- _Entries_:
⟨

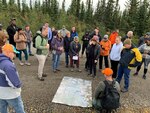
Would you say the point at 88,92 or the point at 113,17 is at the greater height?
the point at 113,17

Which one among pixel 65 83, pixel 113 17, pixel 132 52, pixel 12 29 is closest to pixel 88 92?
pixel 65 83

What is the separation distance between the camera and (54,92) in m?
7.04

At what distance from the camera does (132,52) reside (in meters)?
6.95

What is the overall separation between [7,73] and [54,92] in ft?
10.6

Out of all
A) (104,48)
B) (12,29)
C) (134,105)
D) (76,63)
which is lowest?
(134,105)

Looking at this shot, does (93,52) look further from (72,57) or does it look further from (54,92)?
(54,92)

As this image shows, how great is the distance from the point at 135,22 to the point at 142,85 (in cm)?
2290

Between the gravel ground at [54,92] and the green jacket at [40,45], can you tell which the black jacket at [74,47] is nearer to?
the gravel ground at [54,92]

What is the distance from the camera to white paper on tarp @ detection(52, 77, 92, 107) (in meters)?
6.39

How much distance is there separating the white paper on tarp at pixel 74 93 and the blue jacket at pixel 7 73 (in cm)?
250

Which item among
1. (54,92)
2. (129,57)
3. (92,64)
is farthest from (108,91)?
(92,64)

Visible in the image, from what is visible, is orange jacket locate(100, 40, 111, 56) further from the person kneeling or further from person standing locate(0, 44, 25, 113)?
person standing locate(0, 44, 25, 113)

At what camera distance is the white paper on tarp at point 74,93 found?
21.0 ft

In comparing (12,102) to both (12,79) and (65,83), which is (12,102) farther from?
(65,83)
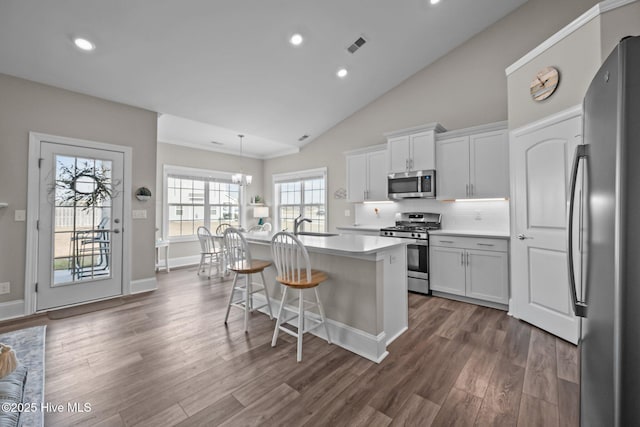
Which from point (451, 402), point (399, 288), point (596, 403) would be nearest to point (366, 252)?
point (399, 288)

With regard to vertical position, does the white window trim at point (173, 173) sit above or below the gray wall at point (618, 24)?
below

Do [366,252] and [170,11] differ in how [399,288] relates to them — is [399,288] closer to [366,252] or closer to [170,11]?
[366,252]

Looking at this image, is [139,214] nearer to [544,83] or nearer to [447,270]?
[447,270]

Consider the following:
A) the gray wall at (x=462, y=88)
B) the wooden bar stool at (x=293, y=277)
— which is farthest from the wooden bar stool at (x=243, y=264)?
the gray wall at (x=462, y=88)

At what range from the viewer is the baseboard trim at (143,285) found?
13.0ft

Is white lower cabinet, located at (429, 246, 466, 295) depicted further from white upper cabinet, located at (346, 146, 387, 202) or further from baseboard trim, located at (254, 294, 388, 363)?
baseboard trim, located at (254, 294, 388, 363)

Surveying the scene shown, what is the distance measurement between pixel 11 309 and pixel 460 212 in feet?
19.3

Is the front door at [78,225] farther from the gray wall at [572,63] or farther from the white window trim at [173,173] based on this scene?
the gray wall at [572,63]

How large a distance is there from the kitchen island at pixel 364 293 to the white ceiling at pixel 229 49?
2.59m

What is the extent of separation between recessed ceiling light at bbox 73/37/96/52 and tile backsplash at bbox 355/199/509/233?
14.7 feet

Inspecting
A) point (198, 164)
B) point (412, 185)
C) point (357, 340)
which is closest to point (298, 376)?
point (357, 340)

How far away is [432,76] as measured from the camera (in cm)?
446

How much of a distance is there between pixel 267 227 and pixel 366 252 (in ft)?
13.1

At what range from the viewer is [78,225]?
3.54m
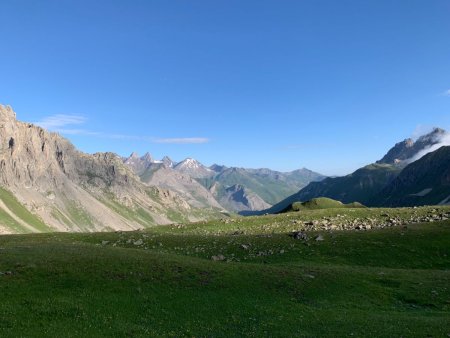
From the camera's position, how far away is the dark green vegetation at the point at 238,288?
28.4m

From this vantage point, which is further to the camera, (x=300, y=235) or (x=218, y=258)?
(x=300, y=235)

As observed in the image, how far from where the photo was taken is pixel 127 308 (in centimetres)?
3056

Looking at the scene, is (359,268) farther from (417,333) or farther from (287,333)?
(287,333)

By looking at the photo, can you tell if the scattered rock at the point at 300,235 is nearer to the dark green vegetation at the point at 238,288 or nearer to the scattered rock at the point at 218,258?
the dark green vegetation at the point at 238,288

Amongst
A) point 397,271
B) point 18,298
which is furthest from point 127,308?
point 397,271

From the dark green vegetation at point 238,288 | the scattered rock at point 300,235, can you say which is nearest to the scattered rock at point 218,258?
the dark green vegetation at point 238,288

⟩

- _Task_: All of the lines above should be retyped precisely, apart from the pictures.

- _Correct output_:
Would you say the point at 88,92 or the point at 113,17 is at the greater height?
the point at 113,17

Which one among pixel 65 83, pixel 113 17, pixel 132 52, pixel 12 29 is closest to pixel 88 92?
pixel 65 83

What is the separation distance between the camera and (54,92) in m?
7.04

At what distance from the camera does (132,52) reside (in meters)?
6.95

What is the overall separation between [7,73] and [54,92] in ft?
10.6

Out of all
A) (104,48)
B) (12,29)
C) (134,105)
D) (76,63)
which is lowest?
(134,105)

Looking at this shot, does (93,52) look further from (72,57) or does it look further from (54,92)?
(54,92)

As this image shows, how great is the distance from the point at 135,22 to the point at 142,85 (in cm)?
2290

Between the gravel ground at [54,92] and the green jacket at [40,45], can you tell which the black jacket at [74,47] is nearer to?
the gravel ground at [54,92]

What is the distance from the camera to white paper on tarp @ detection(52, 77, 92, 107) (in meters)?
6.39

How much distance is there separating the white paper on tarp at pixel 74 93 and the blue jacket at pixel 7 73 (in cm)?
250

Which item among
1. (54,92)
2. (129,57)
3. (92,64)
is farthest from (108,91)?
(92,64)

Visible in the image, from what is visible, is orange jacket locate(100, 40, 111, 56) further from the person kneeling or further from person standing locate(0, 44, 25, 113)?
person standing locate(0, 44, 25, 113)

At what camera distance is the white paper on tarp at point 74,93 found?
21.0 ft

In comparing (12,102) to both (12,79) and (65,83), which is (12,102) farther from?
(65,83)
Which from point (451, 402), point (399, 288), point (596, 403) would be nearest to point (366, 252)?
point (399, 288)

With regard to vertical position, does the white window trim at point (173, 173) sit above or below the gray wall at point (618, 24)?
below

Do [366,252] and [170,11] differ in how [399,288] relates to them — is [399,288] closer to [366,252] or closer to [170,11]?
[366,252]

Looking at this image, is [139,214] nearer to [544,83] or nearer to [447,270]?
[447,270]

Consider the following:
A) the gray wall at (x=462, y=88)
B) the wooden bar stool at (x=293, y=277)
— which is farthest from the wooden bar stool at (x=243, y=264)?
the gray wall at (x=462, y=88)

At what range from the viewer is the baseboard trim at (143,285) found?
13.0ft

Is white lower cabinet, located at (429, 246, 466, 295) depicted further from white upper cabinet, located at (346, 146, 387, 202) or further from baseboard trim, located at (254, 294, 388, 363)?
baseboard trim, located at (254, 294, 388, 363)

Surveying the scene shown, what is the distance measurement between pixel 11 309 and pixel 460 212 in feet?
19.3

Is the front door at [78,225] farther from the gray wall at [572,63] or farther from the white window trim at [173,173] based on this scene?
the gray wall at [572,63]

How large a distance is there from the kitchen island at pixel 364 293 to the white ceiling at pixel 229 49?
2.59m

What is the extent of separation between recessed ceiling light at bbox 73/37/96/52 and tile backsplash at bbox 355/199/509/233?
14.7 feet

Inspecting
A) point (198, 164)
B) point (412, 185)
C) point (357, 340)
which is closest to point (298, 376)?
point (357, 340)

How far away is [432,76] as measured from the camera (in cm)?
446

How much of a distance is there between pixel 267 227 and pixel 366 252 (in ft)?
13.1

At what range from the viewer is [78,225]?
3.54m
From the camera's position, how far away is the dark green vegetation at the point at 238,288?
28.4m

From this vantage point, which is further to the camera, (x=300, y=235) or (x=218, y=258)?
(x=300, y=235)

As observed in the image, how far from where the photo was taken is pixel 127 308 (in centimetres)?
3056

Looking at the scene, is (359,268) farther from (417,333) or farther from (287,333)?
(287,333)

By looking at the photo, can you tell if the scattered rock at the point at 300,235 is nearer to the dark green vegetation at the point at 238,288 or nearer to the scattered rock at the point at 218,258?
the dark green vegetation at the point at 238,288

Amongst
A) point 397,271
B) point 18,298
which is furthest from point 127,308?
point 397,271

From the dark green vegetation at point 238,288 | the scattered rock at point 300,235, can you say which is nearest to the scattered rock at point 218,258?
the dark green vegetation at point 238,288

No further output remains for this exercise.